Quote the material word for word from the line containing "From among (x=55, y=296)" through the end of the material, both ends included, and leave the pictures out of your answer.

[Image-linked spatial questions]
+ + + +

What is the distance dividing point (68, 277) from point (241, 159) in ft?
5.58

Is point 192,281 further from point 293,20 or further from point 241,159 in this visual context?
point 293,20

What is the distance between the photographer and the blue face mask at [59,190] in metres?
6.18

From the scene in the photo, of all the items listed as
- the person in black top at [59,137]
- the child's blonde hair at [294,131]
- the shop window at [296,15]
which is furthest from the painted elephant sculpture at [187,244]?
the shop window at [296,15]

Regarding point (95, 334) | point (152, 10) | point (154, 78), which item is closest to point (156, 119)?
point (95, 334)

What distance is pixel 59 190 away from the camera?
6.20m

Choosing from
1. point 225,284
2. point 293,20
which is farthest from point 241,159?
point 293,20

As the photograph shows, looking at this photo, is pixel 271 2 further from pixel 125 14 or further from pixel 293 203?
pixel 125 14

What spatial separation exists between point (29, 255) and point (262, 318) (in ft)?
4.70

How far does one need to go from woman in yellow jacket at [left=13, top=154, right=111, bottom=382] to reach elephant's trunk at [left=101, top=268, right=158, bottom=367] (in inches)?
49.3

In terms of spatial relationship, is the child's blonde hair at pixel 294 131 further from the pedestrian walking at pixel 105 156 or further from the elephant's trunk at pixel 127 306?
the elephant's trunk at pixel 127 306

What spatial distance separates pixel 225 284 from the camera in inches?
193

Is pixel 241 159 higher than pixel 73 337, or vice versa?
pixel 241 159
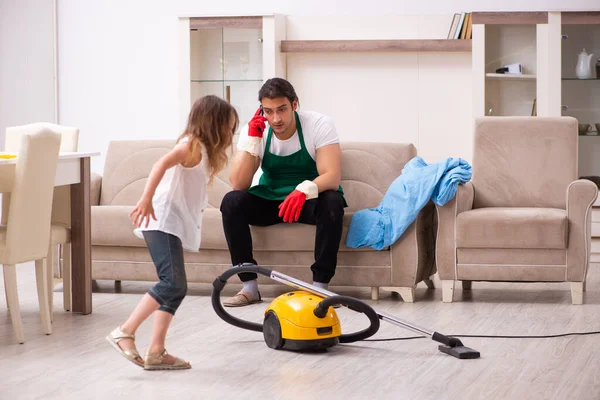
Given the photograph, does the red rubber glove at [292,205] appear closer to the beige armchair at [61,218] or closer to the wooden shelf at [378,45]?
the beige armchair at [61,218]

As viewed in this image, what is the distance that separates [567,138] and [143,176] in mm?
2114

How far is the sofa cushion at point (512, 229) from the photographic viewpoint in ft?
12.9

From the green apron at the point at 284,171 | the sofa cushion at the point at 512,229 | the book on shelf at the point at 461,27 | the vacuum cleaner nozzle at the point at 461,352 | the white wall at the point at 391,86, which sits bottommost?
the vacuum cleaner nozzle at the point at 461,352

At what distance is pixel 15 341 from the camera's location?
10.5 ft

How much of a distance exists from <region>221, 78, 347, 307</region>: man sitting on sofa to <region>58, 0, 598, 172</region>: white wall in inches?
91.1

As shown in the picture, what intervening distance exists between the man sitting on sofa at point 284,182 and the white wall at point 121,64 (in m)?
2.31

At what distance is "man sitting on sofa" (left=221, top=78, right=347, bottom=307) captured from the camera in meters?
3.87

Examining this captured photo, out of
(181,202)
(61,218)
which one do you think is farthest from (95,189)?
(181,202)

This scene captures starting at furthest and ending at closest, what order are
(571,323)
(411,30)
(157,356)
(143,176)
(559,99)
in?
(411,30)
(559,99)
(143,176)
(571,323)
(157,356)

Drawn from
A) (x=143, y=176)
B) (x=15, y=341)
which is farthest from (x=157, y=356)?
(x=143, y=176)

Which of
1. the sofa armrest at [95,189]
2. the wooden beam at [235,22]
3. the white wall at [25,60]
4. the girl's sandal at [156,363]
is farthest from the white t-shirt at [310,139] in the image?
the white wall at [25,60]

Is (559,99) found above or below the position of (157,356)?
above

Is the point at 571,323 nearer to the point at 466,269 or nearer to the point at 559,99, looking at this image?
the point at 466,269

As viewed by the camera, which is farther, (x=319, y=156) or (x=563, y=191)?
(x=563, y=191)
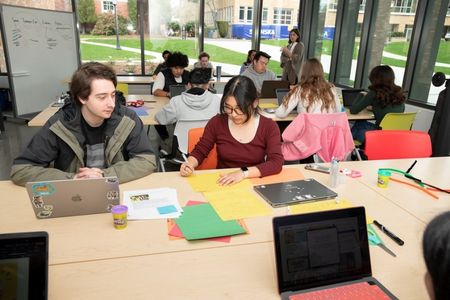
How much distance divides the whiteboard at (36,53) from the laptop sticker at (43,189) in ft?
17.3

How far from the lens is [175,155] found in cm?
318

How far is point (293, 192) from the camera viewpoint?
1.87 meters

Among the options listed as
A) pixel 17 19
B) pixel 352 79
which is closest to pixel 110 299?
pixel 17 19

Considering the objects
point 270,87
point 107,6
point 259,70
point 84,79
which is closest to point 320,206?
point 84,79

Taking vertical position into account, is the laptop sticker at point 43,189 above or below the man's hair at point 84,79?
below

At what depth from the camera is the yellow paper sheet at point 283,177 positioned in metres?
2.04

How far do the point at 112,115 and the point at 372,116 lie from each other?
10.3 feet

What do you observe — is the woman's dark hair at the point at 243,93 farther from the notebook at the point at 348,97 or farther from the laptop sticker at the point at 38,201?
the notebook at the point at 348,97

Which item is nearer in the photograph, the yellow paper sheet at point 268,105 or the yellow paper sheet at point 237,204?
the yellow paper sheet at point 237,204

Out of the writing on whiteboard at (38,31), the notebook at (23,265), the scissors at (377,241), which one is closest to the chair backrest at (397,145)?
the scissors at (377,241)

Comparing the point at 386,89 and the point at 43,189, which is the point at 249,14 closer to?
the point at 386,89

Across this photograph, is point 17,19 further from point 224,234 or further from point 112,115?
point 224,234

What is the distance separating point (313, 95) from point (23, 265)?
2988 millimetres

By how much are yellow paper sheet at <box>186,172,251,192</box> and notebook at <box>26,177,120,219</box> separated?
1.59 feet
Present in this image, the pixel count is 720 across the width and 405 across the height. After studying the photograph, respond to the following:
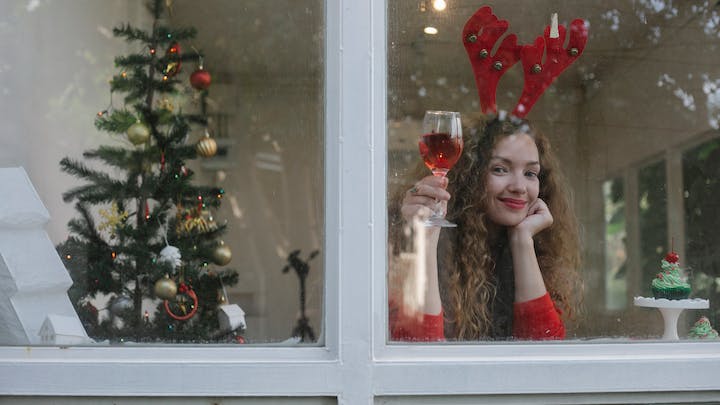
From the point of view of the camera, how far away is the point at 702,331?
164cm

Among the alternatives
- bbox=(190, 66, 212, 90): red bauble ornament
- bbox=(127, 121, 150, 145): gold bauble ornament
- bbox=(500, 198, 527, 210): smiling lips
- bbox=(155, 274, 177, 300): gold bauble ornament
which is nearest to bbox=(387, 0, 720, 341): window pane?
bbox=(500, 198, 527, 210): smiling lips

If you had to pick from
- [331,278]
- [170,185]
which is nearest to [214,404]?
[331,278]

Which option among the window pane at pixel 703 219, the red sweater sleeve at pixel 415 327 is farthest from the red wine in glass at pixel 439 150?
the window pane at pixel 703 219

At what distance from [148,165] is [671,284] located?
1.68m

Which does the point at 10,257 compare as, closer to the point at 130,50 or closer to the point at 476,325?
the point at 476,325

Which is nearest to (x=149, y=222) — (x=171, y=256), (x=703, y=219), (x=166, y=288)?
(x=171, y=256)

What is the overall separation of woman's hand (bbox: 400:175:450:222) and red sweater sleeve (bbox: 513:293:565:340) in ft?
0.94

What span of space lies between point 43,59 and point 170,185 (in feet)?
1.91

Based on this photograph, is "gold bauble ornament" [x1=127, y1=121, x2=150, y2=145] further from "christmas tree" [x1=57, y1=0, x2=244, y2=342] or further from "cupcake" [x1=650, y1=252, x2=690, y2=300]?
"cupcake" [x1=650, y1=252, x2=690, y2=300]

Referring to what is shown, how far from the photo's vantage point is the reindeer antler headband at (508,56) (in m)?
1.87

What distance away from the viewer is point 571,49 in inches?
76.6

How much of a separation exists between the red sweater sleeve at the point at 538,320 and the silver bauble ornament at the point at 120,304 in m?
0.87

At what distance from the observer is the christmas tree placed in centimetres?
171

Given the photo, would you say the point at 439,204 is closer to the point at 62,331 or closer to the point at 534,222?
the point at 534,222
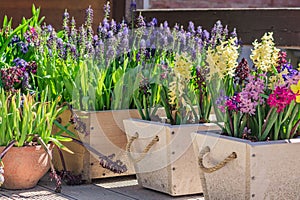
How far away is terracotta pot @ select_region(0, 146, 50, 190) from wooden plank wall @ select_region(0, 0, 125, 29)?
2.54 metres

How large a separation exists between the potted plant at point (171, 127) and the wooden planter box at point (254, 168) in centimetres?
30

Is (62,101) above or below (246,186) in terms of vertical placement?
above

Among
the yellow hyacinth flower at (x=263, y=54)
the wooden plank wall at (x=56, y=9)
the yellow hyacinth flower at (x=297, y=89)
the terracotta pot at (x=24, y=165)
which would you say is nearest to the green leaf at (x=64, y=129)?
the terracotta pot at (x=24, y=165)

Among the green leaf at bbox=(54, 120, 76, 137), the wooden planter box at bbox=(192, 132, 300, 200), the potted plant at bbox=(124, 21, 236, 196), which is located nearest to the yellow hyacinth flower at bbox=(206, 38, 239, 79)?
the potted plant at bbox=(124, 21, 236, 196)

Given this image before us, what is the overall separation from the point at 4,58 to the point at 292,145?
199cm

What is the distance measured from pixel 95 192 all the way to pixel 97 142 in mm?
307

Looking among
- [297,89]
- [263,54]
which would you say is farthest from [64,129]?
[297,89]

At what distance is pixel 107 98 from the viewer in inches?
170

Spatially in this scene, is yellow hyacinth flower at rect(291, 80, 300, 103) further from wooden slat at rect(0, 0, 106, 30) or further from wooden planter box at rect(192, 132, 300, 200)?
wooden slat at rect(0, 0, 106, 30)

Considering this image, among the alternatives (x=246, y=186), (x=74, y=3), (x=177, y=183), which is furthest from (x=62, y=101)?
(x=74, y=3)

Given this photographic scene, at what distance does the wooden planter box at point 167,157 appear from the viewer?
3.89 m

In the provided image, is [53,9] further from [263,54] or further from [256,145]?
[256,145]

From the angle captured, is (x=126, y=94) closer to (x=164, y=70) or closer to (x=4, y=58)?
(x=164, y=70)

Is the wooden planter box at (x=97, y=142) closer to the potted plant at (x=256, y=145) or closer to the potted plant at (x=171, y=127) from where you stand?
the potted plant at (x=171, y=127)
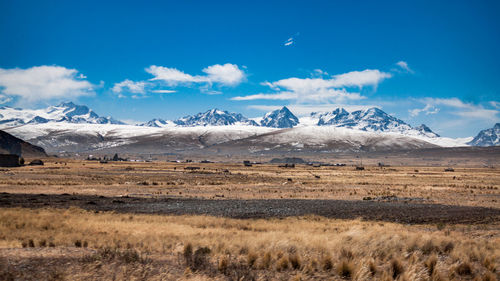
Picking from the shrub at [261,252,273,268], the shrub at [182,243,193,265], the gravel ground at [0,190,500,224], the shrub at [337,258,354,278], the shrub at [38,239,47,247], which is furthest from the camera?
the gravel ground at [0,190,500,224]

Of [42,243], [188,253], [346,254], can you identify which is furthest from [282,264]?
[42,243]

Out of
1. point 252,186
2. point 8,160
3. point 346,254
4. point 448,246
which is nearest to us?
point 346,254

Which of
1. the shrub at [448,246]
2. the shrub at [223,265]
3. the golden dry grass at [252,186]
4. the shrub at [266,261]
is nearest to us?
the shrub at [223,265]

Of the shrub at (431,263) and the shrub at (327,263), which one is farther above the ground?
the shrub at (327,263)

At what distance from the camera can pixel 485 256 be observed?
13234 millimetres

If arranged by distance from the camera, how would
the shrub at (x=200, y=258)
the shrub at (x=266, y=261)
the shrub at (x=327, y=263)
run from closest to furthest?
1. the shrub at (x=200, y=258)
2. the shrub at (x=327, y=263)
3. the shrub at (x=266, y=261)

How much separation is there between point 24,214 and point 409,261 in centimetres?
2040

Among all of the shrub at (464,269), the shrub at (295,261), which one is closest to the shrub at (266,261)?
the shrub at (295,261)

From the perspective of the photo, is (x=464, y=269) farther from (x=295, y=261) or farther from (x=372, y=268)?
(x=295, y=261)

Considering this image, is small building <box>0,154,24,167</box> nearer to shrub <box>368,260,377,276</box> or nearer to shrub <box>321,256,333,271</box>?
shrub <box>321,256,333,271</box>

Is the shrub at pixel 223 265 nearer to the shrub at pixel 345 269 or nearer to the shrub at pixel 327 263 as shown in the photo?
the shrub at pixel 327 263

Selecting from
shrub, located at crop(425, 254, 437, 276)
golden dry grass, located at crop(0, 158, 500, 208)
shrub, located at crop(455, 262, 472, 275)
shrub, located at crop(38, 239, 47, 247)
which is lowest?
golden dry grass, located at crop(0, 158, 500, 208)

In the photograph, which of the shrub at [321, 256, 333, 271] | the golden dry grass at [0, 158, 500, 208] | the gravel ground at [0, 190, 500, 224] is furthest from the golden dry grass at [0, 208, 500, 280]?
the golden dry grass at [0, 158, 500, 208]

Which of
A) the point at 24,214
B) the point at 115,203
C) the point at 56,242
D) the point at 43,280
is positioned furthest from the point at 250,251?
the point at 115,203
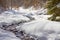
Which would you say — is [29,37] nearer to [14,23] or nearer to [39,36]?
[39,36]

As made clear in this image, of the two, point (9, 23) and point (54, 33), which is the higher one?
point (9, 23)

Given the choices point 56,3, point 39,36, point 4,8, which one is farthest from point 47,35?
point 4,8

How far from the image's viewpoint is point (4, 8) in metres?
12.4

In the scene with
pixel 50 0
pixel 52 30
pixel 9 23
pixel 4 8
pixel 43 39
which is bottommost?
pixel 43 39

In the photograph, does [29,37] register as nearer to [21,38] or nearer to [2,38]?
[21,38]

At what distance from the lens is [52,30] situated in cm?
479

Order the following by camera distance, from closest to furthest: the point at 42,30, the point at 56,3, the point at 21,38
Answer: the point at 21,38
the point at 42,30
the point at 56,3

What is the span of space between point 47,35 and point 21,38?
69cm

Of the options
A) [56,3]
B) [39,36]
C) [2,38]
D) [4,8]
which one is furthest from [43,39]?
[4,8]

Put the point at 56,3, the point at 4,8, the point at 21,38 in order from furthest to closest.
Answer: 1. the point at 4,8
2. the point at 56,3
3. the point at 21,38

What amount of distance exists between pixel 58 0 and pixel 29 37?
2.57m

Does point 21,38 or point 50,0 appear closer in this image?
point 21,38

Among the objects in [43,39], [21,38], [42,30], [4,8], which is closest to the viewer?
[43,39]

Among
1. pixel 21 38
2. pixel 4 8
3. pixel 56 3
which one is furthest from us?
pixel 4 8
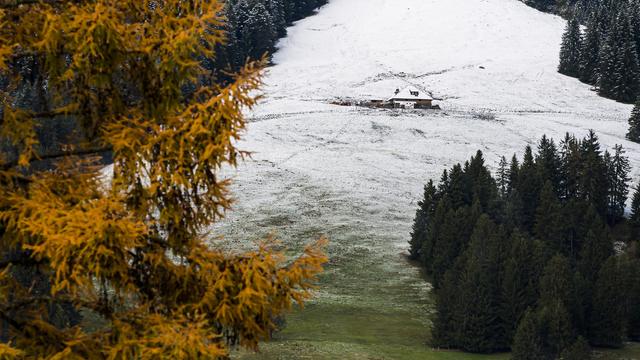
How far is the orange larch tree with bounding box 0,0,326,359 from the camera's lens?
781 centimetres

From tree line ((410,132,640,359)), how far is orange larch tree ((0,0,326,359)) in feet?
151

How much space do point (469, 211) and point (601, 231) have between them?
1162 centimetres

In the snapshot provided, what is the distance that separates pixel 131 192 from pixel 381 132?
354ft

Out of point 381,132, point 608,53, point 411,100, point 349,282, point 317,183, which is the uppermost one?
point 608,53

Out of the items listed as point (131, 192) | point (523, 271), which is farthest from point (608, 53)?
point (131, 192)

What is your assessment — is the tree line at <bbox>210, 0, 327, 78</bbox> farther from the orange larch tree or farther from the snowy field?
A: the orange larch tree

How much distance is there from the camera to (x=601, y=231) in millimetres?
70125

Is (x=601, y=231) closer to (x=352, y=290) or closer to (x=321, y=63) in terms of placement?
(x=352, y=290)

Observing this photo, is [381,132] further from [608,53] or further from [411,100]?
[608,53]

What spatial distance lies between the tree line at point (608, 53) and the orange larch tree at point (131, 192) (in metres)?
140

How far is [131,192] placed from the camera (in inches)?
324

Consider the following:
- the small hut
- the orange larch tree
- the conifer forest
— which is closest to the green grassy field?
the conifer forest

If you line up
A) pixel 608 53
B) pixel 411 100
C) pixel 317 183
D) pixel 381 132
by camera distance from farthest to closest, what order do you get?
pixel 608 53, pixel 411 100, pixel 381 132, pixel 317 183

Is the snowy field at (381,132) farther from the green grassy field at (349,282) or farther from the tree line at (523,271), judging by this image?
the tree line at (523,271)
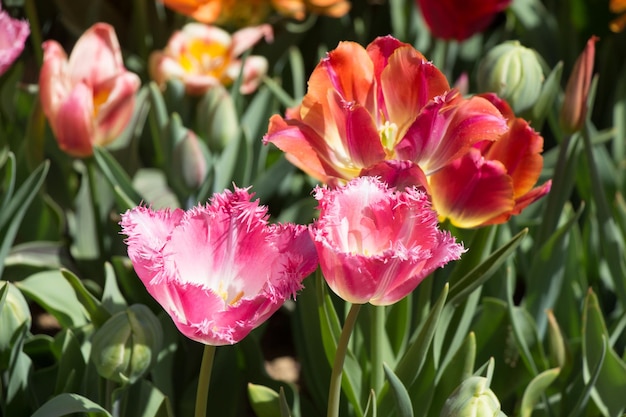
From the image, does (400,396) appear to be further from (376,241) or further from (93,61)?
(93,61)

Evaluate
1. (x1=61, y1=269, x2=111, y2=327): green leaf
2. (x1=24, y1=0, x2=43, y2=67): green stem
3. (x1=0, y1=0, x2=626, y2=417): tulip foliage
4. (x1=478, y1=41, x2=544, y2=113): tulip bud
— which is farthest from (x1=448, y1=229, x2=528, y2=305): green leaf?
(x1=24, y1=0, x2=43, y2=67): green stem

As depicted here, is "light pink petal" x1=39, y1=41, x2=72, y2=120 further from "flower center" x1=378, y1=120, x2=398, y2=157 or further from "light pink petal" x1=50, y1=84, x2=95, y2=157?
"flower center" x1=378, y1=120, x2=398, y2=157

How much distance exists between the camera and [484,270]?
0.85 metres

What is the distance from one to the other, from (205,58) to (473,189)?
2.26ft

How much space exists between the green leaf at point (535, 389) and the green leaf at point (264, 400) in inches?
9.6

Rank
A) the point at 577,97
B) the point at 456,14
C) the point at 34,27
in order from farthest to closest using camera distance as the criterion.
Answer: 1. the point at 34,27
2. the point at 456,14
3. the point at 577,97

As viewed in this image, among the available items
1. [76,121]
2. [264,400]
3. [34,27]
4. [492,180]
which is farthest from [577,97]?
[34,27]

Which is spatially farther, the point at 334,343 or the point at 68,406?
the point at 334,343

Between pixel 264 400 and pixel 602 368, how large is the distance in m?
0.35

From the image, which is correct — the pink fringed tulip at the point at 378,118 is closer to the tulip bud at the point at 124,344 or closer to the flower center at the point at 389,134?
the flower center at the point at 389,134

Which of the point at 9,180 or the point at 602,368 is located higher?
the point at 9,180

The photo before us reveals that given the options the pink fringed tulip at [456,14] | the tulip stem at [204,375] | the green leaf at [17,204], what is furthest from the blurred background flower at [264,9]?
the tulip stem at [204,375]

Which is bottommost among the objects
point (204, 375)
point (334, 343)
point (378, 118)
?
point (334, 343)

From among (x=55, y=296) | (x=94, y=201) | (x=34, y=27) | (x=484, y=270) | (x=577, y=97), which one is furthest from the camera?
(x=34, y=27)
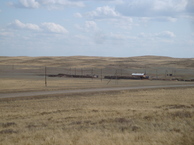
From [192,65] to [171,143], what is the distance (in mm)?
162121

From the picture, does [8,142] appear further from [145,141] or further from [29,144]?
[145,141]

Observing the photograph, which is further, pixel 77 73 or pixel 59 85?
pixel 77 73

+ + + +

Expected answer.
From among (x=55, y=296) | (x=94, y=201) | (x=34, y=27) | (x=484, y=270) | (x=577, y=97), which one is furthest from the camera?
(x=34, y=27)
From [192,65] to [171,143], what is the distance (in mm)?
162121

From the picture, does [8,142] appear further from [145,141] or further from [29,144]?
[145,141]

Observing the photograph, which is further, pixel 77 73 or pixel 59 85?
pixel 77 73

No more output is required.